Segment Start: EXTRACT PROVIDED
Our office often receives calls from employees and their employers concerned about the effect of secondary tax when they are getting a second job. People are generally unhappy about the idea of having to a higher rate of tax just because they have got themselves a new source of income to help pay the bills.
The good news is that it is a common misconception that people pay a higher rate of tax when they get a secondary tax code. New Zealand’s tax and PAYE system is designed so that employees are taxed at the correct rate. We have a progressive tax system so that individuals pay a higher rate of tax as they earn more. Our current tax rates for individuals are as follows:
$0 - $14,000 – 10.5%
$14,001 - $48,000 – 17.5%
$48,001 - $70,000 – 30%
$70,001 + – 33%
All new employees starting a job must fill out a tax code declaration form (IR330). The employee is responsible for choosing a tax code and there is a flow chart that IRD have produced to determine which tax code an employee should be on. If a person’s annual income from all sources is likely to be less than $14,000 then the secondary tax code (for their second job) is SB. If income is likely to be between $14,000 and $48,000 the tax code is S. If the income is to be between $48,000 and $70,000 a SH tax code is used and if income from all sources are going to be above $70,000 then an ST income tax code is used. Income from an SB tax code is taxed at 10.5%, for an S code the rate is 17.5%, for an SH code the tax is at 30% and for ST 33%.
So in practise the income from a person’s second job should be taxed at the correct rate.
Segment End: EXTRACT PROVIDED
• _TASK INSTRUCTIONS_:
1. Reproduce the passage of the secondary tax article starting with "Our office often" and going on through "pay the bills.".
2. Take the article on secondary tax further, picking up after its final sentence.
Segment Start: DATASET EXTRACT
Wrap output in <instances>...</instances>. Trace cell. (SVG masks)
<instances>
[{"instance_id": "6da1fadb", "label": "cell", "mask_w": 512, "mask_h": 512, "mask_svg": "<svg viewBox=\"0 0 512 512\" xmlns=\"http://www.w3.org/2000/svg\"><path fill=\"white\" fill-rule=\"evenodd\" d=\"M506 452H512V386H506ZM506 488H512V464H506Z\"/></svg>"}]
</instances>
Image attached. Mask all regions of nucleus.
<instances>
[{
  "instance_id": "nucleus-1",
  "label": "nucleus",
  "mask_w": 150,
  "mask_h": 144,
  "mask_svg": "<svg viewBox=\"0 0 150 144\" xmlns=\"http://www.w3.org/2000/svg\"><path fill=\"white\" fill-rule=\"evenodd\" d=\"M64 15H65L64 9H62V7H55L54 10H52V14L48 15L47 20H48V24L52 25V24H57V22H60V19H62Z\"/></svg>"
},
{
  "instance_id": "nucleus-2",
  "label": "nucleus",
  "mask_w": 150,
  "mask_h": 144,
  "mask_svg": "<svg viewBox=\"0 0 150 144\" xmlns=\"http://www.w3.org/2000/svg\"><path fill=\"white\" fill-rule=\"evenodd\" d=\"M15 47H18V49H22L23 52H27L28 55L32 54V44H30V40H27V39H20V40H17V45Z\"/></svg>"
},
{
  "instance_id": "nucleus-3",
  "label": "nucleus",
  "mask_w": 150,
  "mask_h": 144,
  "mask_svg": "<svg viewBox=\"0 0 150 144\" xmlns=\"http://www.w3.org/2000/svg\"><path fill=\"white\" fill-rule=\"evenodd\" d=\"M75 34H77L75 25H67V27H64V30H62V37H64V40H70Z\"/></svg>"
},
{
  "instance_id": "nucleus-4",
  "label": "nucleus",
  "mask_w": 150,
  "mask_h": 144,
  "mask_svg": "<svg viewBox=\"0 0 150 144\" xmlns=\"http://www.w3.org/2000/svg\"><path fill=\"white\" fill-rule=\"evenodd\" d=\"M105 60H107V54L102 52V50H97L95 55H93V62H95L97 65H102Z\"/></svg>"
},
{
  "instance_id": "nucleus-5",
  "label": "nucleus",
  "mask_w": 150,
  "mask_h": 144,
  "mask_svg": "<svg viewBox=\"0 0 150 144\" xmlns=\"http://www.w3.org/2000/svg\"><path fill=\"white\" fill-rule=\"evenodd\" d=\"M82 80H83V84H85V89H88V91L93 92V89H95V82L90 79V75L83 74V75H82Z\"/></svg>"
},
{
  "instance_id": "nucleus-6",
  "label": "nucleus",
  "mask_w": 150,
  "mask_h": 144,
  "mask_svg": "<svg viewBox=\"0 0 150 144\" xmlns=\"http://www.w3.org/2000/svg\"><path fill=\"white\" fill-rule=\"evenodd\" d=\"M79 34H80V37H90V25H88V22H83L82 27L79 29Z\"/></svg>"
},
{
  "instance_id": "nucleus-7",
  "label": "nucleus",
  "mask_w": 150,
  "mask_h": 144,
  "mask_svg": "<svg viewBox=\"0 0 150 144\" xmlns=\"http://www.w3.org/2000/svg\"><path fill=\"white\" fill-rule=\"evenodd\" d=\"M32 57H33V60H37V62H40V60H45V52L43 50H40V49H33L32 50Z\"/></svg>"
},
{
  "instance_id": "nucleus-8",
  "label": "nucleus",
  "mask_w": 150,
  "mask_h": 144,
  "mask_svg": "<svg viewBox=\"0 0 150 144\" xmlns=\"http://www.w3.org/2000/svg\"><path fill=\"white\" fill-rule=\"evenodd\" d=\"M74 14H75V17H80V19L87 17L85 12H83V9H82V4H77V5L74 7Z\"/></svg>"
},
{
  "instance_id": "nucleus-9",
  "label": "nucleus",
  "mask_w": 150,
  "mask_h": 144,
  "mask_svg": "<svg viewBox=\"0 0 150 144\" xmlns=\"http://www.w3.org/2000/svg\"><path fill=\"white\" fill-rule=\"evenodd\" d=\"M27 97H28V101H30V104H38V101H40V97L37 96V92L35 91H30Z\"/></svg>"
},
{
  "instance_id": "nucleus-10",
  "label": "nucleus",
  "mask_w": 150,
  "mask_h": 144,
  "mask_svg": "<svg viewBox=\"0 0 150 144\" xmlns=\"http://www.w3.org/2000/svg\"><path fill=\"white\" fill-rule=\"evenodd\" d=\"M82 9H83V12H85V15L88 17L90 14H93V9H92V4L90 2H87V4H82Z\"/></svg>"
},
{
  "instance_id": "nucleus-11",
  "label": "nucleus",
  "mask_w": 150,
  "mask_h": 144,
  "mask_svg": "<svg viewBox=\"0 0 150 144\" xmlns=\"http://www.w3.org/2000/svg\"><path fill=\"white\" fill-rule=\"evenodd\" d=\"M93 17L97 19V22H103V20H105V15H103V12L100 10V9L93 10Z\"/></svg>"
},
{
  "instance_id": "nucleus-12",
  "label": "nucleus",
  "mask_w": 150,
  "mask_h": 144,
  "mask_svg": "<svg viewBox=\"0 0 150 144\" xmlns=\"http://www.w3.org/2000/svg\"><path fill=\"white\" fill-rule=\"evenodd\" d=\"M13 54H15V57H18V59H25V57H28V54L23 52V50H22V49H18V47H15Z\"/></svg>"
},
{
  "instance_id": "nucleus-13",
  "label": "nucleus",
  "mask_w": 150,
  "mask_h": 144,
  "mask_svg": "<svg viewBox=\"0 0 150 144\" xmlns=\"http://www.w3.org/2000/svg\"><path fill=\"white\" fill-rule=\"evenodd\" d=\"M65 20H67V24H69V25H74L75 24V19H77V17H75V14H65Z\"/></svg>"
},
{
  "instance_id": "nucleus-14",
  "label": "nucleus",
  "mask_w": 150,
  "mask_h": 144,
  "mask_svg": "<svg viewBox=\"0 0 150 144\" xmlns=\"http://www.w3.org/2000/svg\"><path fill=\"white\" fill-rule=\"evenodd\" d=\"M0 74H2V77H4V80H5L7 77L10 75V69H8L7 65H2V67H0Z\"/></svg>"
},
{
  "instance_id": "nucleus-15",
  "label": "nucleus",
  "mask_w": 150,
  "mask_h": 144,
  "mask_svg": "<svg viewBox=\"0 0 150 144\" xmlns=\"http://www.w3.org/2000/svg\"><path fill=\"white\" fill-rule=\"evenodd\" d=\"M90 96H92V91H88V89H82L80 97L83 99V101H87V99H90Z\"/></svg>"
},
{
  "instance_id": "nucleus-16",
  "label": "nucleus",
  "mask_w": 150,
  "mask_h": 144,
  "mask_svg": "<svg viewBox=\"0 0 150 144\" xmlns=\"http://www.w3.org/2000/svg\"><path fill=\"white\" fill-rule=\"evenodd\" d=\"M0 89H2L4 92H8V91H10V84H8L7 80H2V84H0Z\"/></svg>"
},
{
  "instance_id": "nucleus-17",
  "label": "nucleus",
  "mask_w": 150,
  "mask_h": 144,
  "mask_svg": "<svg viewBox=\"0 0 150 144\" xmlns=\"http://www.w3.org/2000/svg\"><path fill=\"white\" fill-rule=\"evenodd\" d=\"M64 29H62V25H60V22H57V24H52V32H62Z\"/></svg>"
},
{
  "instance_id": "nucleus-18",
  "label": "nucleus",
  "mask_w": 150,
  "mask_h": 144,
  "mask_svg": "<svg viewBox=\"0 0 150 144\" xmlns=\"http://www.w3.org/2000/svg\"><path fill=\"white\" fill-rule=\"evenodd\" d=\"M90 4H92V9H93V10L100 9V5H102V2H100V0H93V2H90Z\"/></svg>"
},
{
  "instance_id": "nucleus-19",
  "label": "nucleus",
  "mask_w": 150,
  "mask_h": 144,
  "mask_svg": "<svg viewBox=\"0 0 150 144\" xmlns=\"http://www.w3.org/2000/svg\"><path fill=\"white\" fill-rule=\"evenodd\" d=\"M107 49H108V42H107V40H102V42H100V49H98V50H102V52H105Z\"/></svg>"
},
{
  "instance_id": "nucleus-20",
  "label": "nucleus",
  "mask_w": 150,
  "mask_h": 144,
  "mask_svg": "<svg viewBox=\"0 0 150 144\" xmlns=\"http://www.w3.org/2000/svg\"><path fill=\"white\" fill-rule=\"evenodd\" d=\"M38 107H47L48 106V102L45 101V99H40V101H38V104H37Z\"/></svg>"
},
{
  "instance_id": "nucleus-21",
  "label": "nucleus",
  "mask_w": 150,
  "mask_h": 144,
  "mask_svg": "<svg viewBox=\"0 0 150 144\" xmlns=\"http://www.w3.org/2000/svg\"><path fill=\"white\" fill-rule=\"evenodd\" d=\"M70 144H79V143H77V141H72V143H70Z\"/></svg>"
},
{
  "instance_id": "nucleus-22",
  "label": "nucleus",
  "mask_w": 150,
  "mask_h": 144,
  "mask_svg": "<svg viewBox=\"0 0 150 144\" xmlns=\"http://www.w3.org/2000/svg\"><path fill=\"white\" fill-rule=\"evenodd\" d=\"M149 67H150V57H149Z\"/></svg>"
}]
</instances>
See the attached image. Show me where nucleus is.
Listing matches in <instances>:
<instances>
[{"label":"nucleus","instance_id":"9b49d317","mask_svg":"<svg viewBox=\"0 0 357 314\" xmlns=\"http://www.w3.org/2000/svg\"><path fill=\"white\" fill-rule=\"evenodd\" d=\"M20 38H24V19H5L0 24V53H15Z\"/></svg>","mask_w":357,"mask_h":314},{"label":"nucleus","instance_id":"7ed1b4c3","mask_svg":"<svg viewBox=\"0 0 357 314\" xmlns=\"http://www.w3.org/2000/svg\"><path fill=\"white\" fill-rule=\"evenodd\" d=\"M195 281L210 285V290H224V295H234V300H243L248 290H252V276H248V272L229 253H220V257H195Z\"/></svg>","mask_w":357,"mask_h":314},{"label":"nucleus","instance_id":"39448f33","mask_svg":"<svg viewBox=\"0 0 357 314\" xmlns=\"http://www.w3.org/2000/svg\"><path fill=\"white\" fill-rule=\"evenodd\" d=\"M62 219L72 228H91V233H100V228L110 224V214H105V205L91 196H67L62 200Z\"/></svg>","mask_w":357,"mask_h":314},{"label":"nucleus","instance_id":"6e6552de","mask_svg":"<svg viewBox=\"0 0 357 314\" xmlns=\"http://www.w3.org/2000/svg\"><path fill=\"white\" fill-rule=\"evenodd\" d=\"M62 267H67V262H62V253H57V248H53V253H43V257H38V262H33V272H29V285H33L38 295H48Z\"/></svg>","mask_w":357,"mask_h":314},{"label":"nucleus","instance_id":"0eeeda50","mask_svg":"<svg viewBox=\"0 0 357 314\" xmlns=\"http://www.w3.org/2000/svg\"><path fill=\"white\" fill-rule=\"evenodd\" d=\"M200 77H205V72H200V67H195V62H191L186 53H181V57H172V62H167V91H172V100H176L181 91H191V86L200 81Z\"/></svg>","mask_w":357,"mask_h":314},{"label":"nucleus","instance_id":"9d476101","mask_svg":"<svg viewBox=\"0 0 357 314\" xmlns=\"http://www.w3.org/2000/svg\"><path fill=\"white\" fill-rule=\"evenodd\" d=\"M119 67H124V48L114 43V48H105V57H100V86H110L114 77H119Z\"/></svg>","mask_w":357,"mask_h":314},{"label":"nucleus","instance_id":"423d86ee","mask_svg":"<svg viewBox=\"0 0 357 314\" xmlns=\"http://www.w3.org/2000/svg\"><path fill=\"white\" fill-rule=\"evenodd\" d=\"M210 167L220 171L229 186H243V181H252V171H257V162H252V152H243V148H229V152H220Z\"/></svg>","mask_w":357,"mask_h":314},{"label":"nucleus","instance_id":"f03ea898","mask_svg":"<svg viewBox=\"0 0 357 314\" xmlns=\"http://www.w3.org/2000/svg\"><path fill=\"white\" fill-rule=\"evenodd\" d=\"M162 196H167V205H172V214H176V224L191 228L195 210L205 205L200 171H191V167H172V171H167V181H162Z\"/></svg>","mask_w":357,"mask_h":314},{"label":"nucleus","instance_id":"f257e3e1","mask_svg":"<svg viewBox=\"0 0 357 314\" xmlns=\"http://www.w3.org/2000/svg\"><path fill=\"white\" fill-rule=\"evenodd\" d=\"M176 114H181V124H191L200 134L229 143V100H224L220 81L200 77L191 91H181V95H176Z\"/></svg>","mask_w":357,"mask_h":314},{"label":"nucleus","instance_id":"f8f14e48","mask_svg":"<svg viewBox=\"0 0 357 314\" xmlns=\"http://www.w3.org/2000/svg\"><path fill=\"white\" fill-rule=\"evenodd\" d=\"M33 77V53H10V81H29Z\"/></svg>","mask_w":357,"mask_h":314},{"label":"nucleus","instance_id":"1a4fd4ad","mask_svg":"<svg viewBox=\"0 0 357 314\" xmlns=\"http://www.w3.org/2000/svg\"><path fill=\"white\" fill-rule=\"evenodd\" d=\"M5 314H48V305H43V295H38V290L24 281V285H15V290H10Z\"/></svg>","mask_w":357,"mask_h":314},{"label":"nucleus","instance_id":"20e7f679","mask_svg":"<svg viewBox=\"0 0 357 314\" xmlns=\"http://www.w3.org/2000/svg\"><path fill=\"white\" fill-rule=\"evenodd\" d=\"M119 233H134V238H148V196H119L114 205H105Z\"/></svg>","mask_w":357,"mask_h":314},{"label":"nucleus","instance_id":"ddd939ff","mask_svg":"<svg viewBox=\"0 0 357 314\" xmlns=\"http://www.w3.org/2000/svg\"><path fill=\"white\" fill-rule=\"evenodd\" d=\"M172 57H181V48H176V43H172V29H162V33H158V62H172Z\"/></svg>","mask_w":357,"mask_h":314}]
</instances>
Segment End: DATASET EXTRACT
• _REPLIES_:
1.
Our office often receives calls from employees and their employers concerned about the effect of secondary tax when they are getting a second job. People are generally unhappy about the idea of having to a higher rate of tax just because they have got themselves a new source of income to help pay the bills.

2.
In reality the system works and calculates the tax correctly about 90% of the time. The 10% of the time when the secondary tax system doesn’t work is when someone’s income crosses one of the income thresholds ($14,000, $48,000 or $70,000) due to the income from their second job. An example of this is where someone’s first job earns them $40,000 per annum which they would have an M tax code for. Their second job earns them $10,000 per annum which they would have an SH tax code for. The SH tax code taxes them on their $10,000 earnings at 30% where as in reality their first $8,000 of income from their second job should only be taxed at 17.5%. During the year this person will have PAYE deducted from their wages totalling $9,020 when in actual fact tax on $50,000 should come to $8,020. So they will be overtaxed by $1,000. Until the Inland Revenue Department update their computer system the only way to get around this is for people to file a tax return or request a Personal tax Summary from the IRD, or to apply for a special tax rate with the Inland Revenue Department.
The whole issue of payroll including tax codes, deductions including student loan, KiwiSaver and child support is a minefield and is extremely time consuming for small businesses to administer. Other tax codes such as CAE (Casual Agricultural Workers), WT (Schedular Payments) and the credit for independent earners earning between $24,000 and $48,000 (tax code ME) all have their own rules. While payroll programs do speed up the process we have found that sometimes even the computer gets it wrong, particularly when a bonus or other large wage payment goes over one of the income thresholds. The Inland Revenue Department have a very good PAYE calculator on their website which can be useful for these situations.
Care should always be taken with employees to ensure that they are paying the right amount of tax, student loan, KiwiSaver and other deductions. If in doubt, go to the IRD website or talk to a payroll specialist.